Monday, April 27, 2009
There is nothing more dreadful than imagination without taste. Goethe
Thursday, April 23, 2009
Sad Today
Today is the second anniversary of Granny's passing and I miss her as much today as I did that day two years ago. I've experienced a wave a grief lately - the kind of grief that made me wonder if this was only the 1st anniversary... I had to think about it, no, no, this is two years.
My friend Jon once said that as time passes a new kind of grief comes from getting by without the person you miss. You almost feel sorry that you haven't collapsed and been unable to continue because that would be a reaction commensurate with your love and longing for your loved one. He's right. Sometimes it feels so bad to have gone days without thinking of Granny.
But it's just a cycle and it ebbs and flows like anything.
Today it's very present.
Wednesday, April 22, 2009
Stop the Insanity
Ok, I would never do this but who wouldn't show up in court for this woman to say, "I've thought about it."
It's like a baby crying - it has this sort of dual effect - you have this overwhelming sympathy and concern and somewhere on a lower, baser track in your brain you just want to get it to stop. After months of little sleep and this crying that has no explanation (you go through your litany, wet? no. hungry? been fed. tired? just woke up.) and you find yourself thinking, "What?" to your baby. What in the world have you got to cry about?!
It's the same with the bickering. God! It's awful. My kids have this way of saying each others names in disgust that might as well be a screeching sound or nails on a chalkboard. "Wilbuuuuuuuuuuuuuuuuurrrrrrrr!!!!!" "Emeryyyyyyyyyyyyyyyyyyyyyyyyyyyyyy!!!!!"
It's terrifying.
And in the car it's always the worst. They want to bring a book a toy a lego guy a whatever in the car, even though we have a rule about no toys in the car. But I'm late, we need to get to school, I sigh, "Whatever! Fine! Bring a lego guy, bring 10 lego guys, let's just go!" Then in the car they fight over the LEGO GUYS! It's insanity. Absolute insanity.
So, would I pull the car over and say 'get out'? No, but I can imagine this poor woman. Gripping the steering wheel, trying to drive, she keeps calmly reinforcing to her children that they must stop fighting. And then, if you don't stop fighting I'm going to pull this car over and leave you wherever we are to duke it out. And suddenly in her head, as the incessant bickering continues over some bullshit that the children don't actually even CARE about it occurs to her to just do it. The little devil says, "you told them. You said if they didn't stop. Follow through for once in your life. Do it!"

- Directions -
(a) Copy everything in the blog post from "It's the same" down to "It's terrifying.", swapping "chalkboard" for "whiteboard".
(b) Please restate the paragraph of the blog post beginning "My friend Jon once said" in a shorter form that keeps its main points.
(c) Answer these questions from the blog post:
(i) Which anniversary of Granny's passing does the "Sad Today" entry mark?
(ii) What rule does the family have about the car?
(iii) What do the children fight over in the car?
The records that come next were drawn from a different source than the blog post.

- Rows -
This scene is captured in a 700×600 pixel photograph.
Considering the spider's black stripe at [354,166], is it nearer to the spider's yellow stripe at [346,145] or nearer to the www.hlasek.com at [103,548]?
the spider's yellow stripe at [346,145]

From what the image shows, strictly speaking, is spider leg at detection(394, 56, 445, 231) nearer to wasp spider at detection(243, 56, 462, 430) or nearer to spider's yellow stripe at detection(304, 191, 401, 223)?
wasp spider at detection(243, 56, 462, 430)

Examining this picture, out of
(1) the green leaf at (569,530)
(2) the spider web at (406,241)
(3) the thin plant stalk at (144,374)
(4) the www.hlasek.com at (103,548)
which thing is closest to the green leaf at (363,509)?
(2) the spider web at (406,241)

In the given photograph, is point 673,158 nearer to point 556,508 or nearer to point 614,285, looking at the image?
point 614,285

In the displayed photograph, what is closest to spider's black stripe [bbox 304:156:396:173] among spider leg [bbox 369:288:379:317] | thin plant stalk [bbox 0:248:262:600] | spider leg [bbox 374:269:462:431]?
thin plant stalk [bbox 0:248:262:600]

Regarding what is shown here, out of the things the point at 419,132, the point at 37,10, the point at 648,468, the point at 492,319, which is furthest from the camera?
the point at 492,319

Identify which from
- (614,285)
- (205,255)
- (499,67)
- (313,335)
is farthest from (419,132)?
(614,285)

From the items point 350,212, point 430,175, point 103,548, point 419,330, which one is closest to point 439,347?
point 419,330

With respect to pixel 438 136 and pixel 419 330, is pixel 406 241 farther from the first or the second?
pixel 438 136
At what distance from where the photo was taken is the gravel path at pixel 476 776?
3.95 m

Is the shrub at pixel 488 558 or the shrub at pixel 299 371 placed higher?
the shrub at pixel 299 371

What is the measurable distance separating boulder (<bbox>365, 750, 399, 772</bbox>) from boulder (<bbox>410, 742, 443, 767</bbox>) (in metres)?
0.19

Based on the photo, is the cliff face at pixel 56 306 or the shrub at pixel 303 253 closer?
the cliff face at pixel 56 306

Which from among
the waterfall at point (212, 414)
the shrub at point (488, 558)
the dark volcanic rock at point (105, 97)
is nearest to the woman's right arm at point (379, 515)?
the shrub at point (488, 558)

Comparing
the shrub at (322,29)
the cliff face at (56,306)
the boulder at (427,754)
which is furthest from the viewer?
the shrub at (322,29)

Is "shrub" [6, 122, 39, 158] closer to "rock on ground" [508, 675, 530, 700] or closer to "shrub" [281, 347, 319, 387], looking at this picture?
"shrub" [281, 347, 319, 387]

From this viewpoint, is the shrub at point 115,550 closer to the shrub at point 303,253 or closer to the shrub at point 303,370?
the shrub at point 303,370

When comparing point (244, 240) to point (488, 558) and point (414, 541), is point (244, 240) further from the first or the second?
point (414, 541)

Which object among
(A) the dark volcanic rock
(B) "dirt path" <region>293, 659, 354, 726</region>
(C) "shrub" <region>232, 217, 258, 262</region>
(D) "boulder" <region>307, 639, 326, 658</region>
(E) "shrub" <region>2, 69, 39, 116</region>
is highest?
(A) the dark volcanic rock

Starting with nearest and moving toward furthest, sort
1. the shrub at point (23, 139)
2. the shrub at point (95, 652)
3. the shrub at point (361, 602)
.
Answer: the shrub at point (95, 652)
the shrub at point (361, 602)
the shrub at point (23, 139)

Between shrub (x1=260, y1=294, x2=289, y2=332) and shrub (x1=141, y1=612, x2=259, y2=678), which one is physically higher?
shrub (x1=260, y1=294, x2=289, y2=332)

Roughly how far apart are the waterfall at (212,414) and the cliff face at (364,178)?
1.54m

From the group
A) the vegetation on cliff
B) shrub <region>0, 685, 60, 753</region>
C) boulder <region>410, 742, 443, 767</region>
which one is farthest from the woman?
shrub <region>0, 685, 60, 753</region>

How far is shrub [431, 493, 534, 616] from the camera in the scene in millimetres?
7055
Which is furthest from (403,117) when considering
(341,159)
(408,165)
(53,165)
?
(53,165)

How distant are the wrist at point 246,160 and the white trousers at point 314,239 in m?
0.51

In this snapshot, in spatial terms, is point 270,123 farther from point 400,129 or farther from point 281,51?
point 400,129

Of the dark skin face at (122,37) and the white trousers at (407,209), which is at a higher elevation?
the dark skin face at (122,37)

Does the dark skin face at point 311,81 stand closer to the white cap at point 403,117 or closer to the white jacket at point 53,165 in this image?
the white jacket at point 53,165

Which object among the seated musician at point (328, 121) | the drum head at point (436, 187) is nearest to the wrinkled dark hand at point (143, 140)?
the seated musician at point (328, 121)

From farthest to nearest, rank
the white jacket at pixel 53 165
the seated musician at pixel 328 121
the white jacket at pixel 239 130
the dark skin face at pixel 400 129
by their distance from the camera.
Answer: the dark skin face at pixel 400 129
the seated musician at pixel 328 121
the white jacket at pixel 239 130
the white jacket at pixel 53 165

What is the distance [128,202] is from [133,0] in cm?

- Outputs for the tasks -
(a)
It's the same with the bickering. God! It's awful. My kids have this way of saying each others names in disgust that might as well be a screeching sound or nails on a whiteboard. "Wilbuuuuuuuuuuuuuuuuurrrrrrrr!!!!!" "Emeryyyyyyyyyyyyyyyyyyyyyyyyyyyyyy!!!!!"
It's terrifying.

(b) Jon said that as time goes on, a new grief comes from getting by without the person you miss. You can almost regret not collapsing, since that would match your love and longing. The writer agrees and sometimes feels bad after going days without thinking of Granny.

(c)
(i) The second anniversary.
(ii) No toys in the car.
(iii) The LEGO guys.